begin SUPPLIED RECORDS
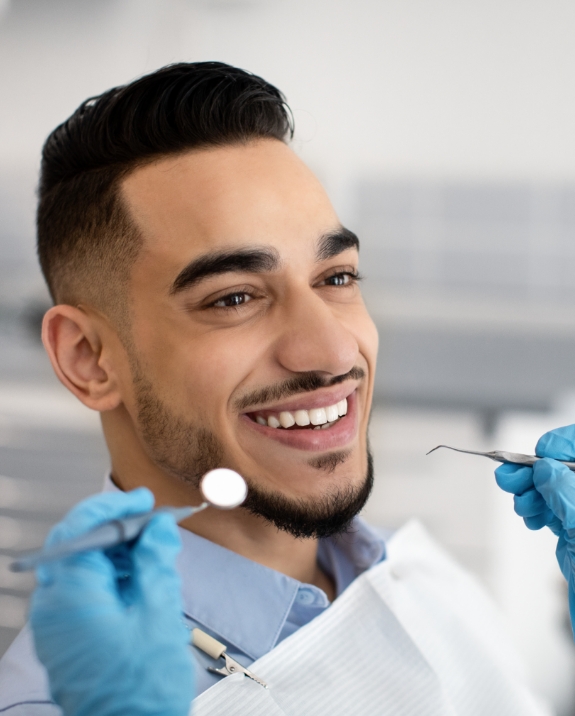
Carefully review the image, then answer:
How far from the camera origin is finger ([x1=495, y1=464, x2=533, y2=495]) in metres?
1.24

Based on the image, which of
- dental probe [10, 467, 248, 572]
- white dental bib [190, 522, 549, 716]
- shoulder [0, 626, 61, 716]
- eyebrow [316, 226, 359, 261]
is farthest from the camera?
eyebrow [316, 226, 359, 261]

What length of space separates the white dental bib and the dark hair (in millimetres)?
687

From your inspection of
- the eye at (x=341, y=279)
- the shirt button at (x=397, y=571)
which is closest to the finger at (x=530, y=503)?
the shirt button at (x=397, y=571)

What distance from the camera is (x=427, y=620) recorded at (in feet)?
4.77

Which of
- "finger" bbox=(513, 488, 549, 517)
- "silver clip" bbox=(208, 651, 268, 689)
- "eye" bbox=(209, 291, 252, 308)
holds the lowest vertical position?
"silver clip" bbox=(208, 651, 268, 689)

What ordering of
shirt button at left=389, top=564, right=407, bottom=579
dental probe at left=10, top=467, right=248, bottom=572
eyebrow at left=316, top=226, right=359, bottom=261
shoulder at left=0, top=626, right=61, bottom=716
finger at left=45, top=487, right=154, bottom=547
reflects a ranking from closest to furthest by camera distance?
1. dental probe at left=10, top=467, right=248, bottom=572
2. finger at left=45, top=487, right=154, bottom=547
3. shoulder at left=0, top=626, right=61, bottom=716
4. eyebrow at left=316, top=226, right=359, bottom=261
5. shirt button at left=389, top=564, right=407, bottom=579

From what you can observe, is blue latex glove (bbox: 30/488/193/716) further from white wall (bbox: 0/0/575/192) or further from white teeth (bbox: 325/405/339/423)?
white wall (bbox: 0/0/575/192)

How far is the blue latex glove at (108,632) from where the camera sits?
0.73 meters

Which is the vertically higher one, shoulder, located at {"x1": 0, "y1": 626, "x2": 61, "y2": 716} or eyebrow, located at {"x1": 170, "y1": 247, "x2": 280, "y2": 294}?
eyebrow, located at {"x1": 170, "y1": 247, "x2": 280, "y2": 294}

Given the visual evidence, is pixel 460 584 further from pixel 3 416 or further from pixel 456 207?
pixel 3 416

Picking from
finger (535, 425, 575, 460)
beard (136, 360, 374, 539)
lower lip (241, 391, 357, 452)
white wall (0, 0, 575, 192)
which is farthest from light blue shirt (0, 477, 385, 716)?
white wall (0, 0, 575, 192)

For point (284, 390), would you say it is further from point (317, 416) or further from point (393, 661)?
point (393, 661)

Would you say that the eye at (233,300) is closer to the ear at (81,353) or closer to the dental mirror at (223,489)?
the ear at (81,353)

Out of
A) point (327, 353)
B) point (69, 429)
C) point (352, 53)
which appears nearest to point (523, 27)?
point (352, 53)
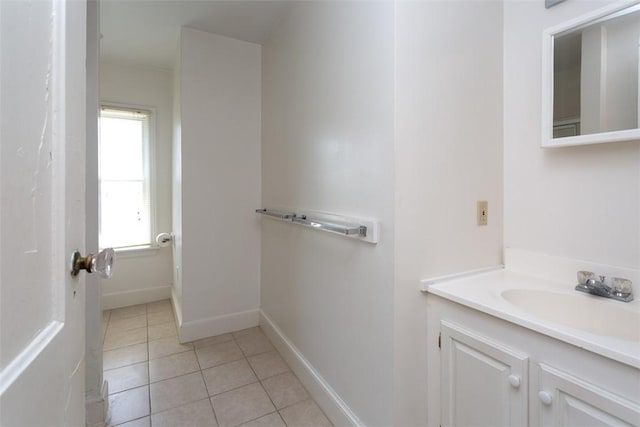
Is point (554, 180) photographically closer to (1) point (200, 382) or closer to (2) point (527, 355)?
(2) point (527, 355)

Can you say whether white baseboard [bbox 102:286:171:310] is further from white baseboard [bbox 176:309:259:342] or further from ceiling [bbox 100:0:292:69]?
ceiling [bbox 100:0:292:69]

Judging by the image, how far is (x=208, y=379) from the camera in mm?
1910

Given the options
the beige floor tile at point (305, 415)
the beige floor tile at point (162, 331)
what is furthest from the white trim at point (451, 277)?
the beige floor tile at point (162, 331)

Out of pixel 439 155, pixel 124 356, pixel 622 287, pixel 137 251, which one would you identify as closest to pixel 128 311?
pixel 137 251

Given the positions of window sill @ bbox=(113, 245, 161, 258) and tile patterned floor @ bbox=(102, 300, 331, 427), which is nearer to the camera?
tile patterned floor @ bbox=(102, 300, 331, 427)

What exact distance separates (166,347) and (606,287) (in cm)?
261

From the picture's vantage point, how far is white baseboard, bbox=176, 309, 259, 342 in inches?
93.4

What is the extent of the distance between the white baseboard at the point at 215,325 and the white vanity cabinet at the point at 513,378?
5.66ft

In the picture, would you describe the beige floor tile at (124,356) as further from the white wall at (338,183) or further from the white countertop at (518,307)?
the white countertop at (518,307)

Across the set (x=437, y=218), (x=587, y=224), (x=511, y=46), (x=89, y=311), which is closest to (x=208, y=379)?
(x=89, y=311)

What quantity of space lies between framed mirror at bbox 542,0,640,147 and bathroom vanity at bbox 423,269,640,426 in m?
0.64

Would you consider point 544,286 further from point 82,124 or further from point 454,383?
point 82,124

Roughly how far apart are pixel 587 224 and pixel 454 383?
33.0 inches

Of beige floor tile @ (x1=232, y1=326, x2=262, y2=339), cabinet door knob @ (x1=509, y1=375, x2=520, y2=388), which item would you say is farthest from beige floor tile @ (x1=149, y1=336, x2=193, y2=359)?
cabinet door knob @ (x1=509, y1=375, x2=520, y2=388)
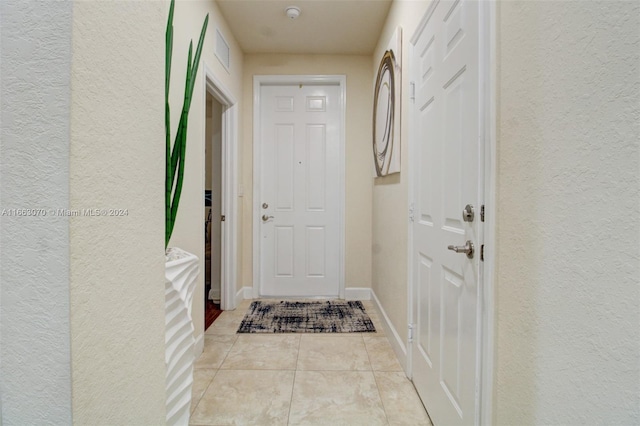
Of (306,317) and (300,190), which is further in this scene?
(300,190)

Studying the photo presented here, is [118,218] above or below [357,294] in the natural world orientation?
above

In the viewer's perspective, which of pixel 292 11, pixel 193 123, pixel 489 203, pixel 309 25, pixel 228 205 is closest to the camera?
pixel 489 203

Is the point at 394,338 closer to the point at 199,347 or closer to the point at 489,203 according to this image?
the point at 199,347

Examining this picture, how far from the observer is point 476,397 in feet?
3.42

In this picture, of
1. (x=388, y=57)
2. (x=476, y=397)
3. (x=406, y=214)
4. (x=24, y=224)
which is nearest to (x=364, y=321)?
(x=406, y=214)

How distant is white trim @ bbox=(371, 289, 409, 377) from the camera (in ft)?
6.41

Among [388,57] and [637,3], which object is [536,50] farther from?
[388,57]

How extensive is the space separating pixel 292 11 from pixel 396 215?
1841 millimetres

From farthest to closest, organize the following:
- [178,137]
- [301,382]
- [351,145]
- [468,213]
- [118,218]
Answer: [351,145] < [301,382] < [178,137] < [468,213] < [118,218]

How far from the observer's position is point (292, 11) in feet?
8.33

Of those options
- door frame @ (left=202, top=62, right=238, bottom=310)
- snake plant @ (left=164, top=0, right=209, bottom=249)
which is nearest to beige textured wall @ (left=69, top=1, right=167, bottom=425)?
snake plant @ (left=164, top=0, right=209, bottom=249)

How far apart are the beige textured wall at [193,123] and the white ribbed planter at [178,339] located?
676mm

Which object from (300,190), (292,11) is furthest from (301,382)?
(292,11)

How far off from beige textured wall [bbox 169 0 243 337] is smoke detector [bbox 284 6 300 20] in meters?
0.56
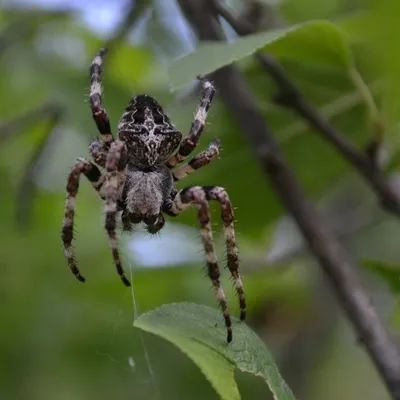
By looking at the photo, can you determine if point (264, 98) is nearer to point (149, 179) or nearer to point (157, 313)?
point (149, 179)

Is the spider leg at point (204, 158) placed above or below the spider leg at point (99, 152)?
below

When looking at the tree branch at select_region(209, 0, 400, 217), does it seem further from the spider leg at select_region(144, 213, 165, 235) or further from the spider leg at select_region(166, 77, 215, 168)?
the spider leg at select_region(144, 213, 165, 235)

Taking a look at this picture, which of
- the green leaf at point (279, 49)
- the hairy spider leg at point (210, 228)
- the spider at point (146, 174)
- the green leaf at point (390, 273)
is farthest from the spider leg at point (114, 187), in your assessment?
the green leaf at point (390, 273)

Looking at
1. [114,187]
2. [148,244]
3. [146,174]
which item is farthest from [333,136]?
[148,244]

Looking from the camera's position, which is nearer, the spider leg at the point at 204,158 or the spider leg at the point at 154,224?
the spider leg at the point at 154,224

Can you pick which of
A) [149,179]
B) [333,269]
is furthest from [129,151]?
[333,269]

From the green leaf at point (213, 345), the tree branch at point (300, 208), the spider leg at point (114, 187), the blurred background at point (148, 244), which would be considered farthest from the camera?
the blurred background at point (148, 244)

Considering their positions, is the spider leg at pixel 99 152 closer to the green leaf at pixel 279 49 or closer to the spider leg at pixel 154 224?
the spider leg at pixel 154 224

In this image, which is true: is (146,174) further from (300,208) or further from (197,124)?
(300,208)
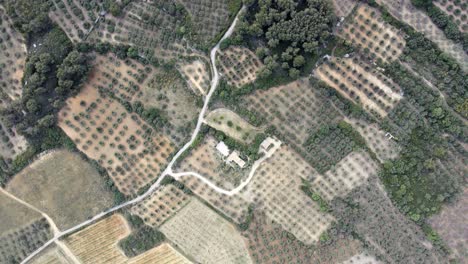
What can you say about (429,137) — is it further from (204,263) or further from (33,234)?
(33,234)

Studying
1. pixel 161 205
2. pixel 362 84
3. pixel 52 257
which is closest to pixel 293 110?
pixel 362 84

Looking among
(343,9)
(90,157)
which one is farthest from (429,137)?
(90,157)

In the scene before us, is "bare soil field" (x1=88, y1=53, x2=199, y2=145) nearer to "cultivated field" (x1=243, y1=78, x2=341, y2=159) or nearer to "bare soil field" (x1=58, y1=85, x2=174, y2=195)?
"bare soil field" (x1=58, y1=85, x2=174, y2=195)

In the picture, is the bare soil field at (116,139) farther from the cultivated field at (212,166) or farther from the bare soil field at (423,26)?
the bare soil field at (423,26)

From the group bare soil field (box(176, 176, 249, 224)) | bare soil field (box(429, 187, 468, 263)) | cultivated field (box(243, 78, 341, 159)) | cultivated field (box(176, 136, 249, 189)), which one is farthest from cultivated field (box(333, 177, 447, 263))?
cultivated field (box(176, 136, 249, 189))

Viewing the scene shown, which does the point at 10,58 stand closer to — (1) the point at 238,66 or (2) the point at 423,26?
(1) the point at 238,66

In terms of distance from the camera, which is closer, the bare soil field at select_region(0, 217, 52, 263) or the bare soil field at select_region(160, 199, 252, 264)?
the bare soil field at select_region(160, 199, 252, 264)

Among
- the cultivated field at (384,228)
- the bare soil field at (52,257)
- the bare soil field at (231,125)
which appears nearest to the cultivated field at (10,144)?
the bare soil field at (52,257)
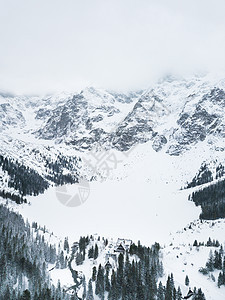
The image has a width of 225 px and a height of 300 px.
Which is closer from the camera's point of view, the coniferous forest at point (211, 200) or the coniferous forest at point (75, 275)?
the coniferous forest at point (75, 275)

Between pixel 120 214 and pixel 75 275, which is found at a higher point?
pixel 120 214

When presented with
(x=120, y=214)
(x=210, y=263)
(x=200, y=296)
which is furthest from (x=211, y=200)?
(x=200, y=296)

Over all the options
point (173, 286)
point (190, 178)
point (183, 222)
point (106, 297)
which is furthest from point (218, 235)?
point (190, 178)

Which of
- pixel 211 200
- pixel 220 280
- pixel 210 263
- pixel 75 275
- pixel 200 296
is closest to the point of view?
pixel 200 296

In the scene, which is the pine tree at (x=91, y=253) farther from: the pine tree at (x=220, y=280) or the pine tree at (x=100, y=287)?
the pine tree at (x=220, y=280)

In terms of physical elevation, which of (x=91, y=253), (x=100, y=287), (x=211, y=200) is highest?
(x=211, y=200)

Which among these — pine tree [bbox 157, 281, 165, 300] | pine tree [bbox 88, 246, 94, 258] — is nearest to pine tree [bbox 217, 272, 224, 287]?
pine tree [bbox 157, 281, 165, 300]

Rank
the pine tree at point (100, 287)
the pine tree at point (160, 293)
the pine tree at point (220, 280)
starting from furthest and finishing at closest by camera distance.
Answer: the pine tree at point (100, 287) < the pine tree at point (220, 280) < the pine tree at point (160, 293)

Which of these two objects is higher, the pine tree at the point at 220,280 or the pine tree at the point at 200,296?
the pine tree at the point at 220,280

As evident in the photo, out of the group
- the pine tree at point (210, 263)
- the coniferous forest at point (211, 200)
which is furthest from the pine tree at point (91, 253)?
the coniferous forest at point (211, 200)

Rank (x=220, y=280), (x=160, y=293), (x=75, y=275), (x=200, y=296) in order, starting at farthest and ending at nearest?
(x=75, y=275) < (x=220, y=280) < (x=160, y=293) < (x=200, y=296)

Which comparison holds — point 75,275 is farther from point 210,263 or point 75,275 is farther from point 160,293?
point 210,263

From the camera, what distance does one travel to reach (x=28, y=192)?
17050 cm

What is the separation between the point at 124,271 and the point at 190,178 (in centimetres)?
14508
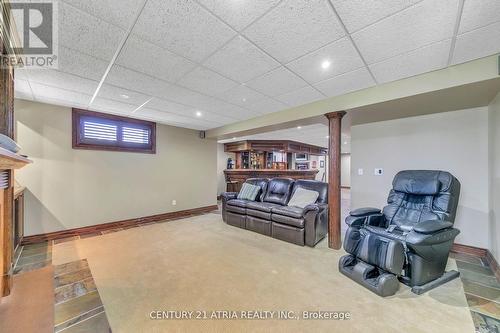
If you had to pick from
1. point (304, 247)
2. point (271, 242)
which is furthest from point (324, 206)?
point (271, 242)

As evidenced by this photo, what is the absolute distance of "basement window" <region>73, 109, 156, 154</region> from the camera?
3893 millimetres

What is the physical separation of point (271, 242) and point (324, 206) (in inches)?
42.4

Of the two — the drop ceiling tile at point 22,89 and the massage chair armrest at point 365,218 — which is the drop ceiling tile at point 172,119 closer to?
the drop ceiling tile at point 22,89

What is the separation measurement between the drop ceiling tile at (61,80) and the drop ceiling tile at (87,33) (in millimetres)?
799

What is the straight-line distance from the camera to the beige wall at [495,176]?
2.45 m

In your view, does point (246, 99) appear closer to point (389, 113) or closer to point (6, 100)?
point (389, 113)

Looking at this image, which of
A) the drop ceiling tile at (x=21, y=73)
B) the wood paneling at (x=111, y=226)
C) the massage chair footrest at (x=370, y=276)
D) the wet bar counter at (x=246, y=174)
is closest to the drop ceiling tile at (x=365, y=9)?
the massage chair footrest at (x=370, y=276)

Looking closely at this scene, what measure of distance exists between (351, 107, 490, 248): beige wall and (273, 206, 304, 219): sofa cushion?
4.41 ft

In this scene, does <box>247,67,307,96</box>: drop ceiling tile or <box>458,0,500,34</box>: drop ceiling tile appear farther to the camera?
<box>247,67,307,96</box>: drop ceiling tile

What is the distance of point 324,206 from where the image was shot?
3.51 m

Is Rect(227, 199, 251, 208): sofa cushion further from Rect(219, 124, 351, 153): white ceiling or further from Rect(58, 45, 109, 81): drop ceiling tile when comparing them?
Rect(58, 45, 109, 81): drop ceiling tile

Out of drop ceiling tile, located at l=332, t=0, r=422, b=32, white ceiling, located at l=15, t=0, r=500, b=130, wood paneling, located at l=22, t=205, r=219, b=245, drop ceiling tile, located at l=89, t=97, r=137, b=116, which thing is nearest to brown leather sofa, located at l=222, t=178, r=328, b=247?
wood paneling, located at l=22, t=205, r=219, b=245

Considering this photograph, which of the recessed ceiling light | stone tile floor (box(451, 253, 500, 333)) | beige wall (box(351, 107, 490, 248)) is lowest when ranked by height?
stone tile floor (box(451, 253, 500, 333))

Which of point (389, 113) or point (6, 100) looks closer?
point (6, 100)
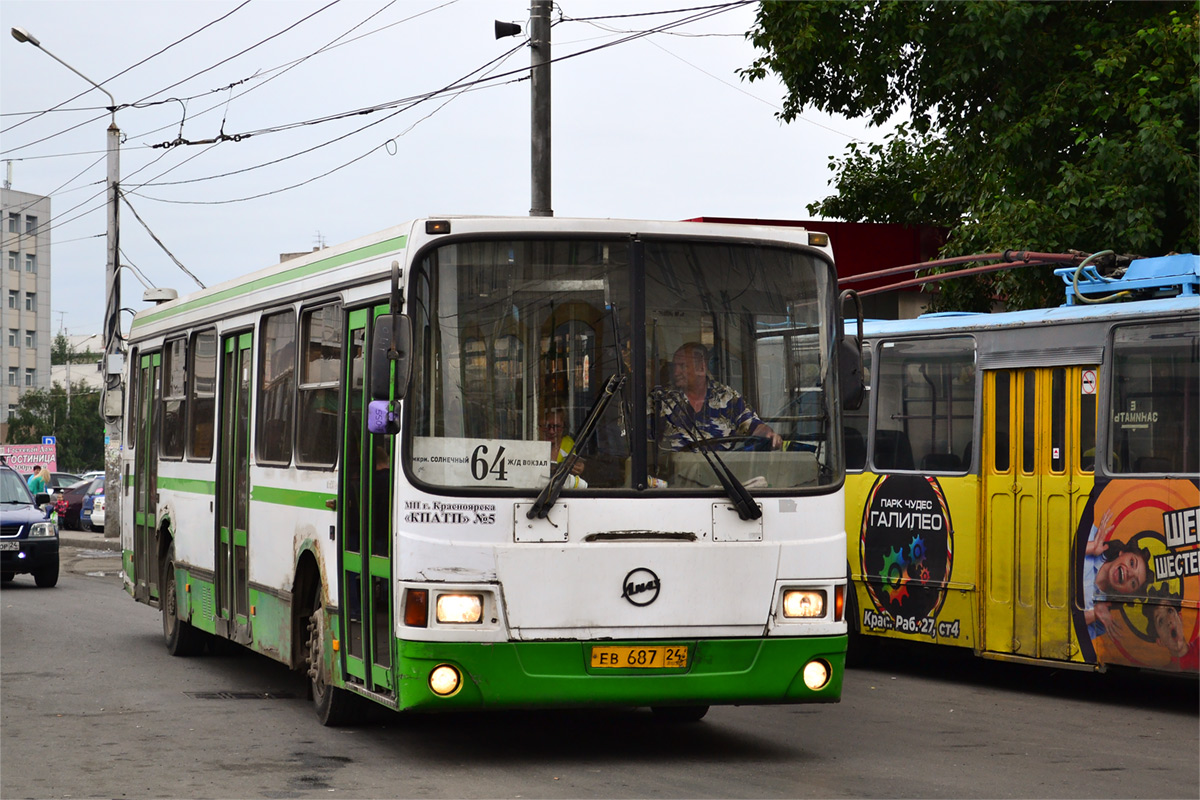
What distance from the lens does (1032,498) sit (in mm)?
11562

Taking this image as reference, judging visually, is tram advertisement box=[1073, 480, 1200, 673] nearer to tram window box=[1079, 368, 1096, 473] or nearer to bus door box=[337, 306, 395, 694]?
tram window box=[1079, 368, 1096, 473]

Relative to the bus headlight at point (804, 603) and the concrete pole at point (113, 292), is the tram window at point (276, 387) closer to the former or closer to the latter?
the bus headlight at point (804, 603)

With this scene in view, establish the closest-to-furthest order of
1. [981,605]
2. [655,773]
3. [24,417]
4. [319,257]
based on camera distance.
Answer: [655,773] → [319,257] → [981,605] → [24,417]

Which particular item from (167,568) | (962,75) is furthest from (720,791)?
(962,75)

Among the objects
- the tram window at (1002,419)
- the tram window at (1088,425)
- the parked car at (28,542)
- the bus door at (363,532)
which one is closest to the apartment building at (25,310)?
the parked car at (28,542)

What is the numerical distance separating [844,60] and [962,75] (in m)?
1.68

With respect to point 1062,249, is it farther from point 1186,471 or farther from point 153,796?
point 153,796

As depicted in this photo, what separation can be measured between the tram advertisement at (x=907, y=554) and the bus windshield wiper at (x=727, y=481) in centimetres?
419

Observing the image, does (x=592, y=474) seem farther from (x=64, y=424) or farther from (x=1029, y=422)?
(x=64, y=424)

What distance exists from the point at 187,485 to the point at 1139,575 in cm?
707

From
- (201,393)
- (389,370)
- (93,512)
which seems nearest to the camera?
(389,370)

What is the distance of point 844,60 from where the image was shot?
58.0ft

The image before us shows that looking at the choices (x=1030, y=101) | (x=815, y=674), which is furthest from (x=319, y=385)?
(x=1030, y=101)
end SUPPLIED RECORDS
**THE TASK**
Through the last line of the entries above, beginning at the line containing "With this scene", transcribe each line exactly, both ends included and nothing more.

**REPLY**
With this scene in view, establish the closest-to-furthest order of
1. [981,605]
2. [655,773]
3. [24,417]
4. [319,257]
based on camera distance.
Answer: [655,773] → [319,257] → [981,605] → [24,417]

Which particular item from (167,568) | (962,75) is furthest from (720,791)?
(962,75)

Among the objects
- the tram window at (1002,419)
- the tram window at (1088,425)
- the parked car at (28,542)
- the bus door at (363,532)
which one is closest to the apartment building at (25,310)?
the parked car at (28,542)

What is the numerical distance separating [844,60] and [962,75] (in m)?
1.68

With respect to point 1062,249, is it farther from point 1186,471 or farther from point 153,796?
point 153,796

As depicted in this photo, what separation can be measured between the tram advertisement at (x=907, y=554) and the bus windshield wiper at (x=727, y=481) in centimetres?
419

Observing the image, does (x=592, y=474) seem farther from (x=64, y=424) or farther from (x=1029, y=422)?
(x=64, y=424)

What distance exists from the point at 187,485 to the point at 1139,575 in cm?
707

From
- (201,393)
- (389,370)
- (93,512)
which seems nearest to the camera?
(389,370)

What is the distance of point 844,60 from where the image was shot?
58.0ft

The image before us shows that looking at the choices (x=1030, y=101) | (x=815, y=674), which is furthest from (x=319, y=385)?
(x=1030, y=101)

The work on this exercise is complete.